MATERIAL PROVIDED START
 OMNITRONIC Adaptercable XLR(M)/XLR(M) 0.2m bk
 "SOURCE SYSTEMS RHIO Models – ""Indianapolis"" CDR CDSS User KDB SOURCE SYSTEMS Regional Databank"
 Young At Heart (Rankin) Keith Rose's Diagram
MATERIAL PROVIDED END
MATERIAL PROVIDED START
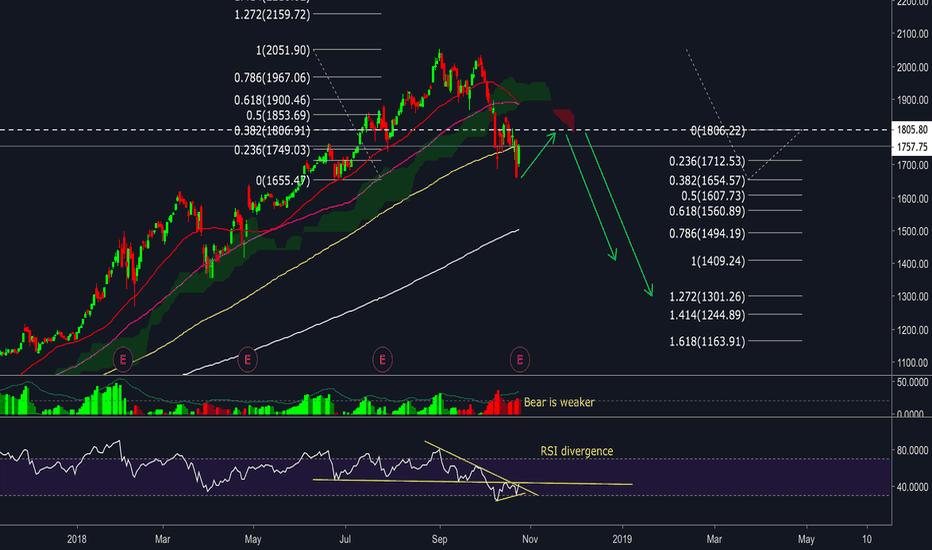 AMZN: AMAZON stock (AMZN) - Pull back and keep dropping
MATERIAL PROVIDED END
MATERIAL PROVIDED START
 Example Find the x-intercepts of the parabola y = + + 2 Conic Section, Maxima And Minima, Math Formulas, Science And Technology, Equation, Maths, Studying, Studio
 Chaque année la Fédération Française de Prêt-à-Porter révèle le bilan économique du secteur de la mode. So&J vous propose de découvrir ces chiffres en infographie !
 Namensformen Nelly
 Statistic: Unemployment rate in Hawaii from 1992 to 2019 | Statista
MATERIAL PROVIDED END
#### [EXERCISE PROMPT]
A word-for-word copy of the lines above from the one with "Namensformen Nelly" through the one with "Statistic: Unemployment rate", inclusive, is the only output wanted.

#### [SOLUTION TO THE PROBLEM]
 Namensformen Nelly
 Statistic: Unemployment rate in Hawaii from 1992 to 2019 | Statista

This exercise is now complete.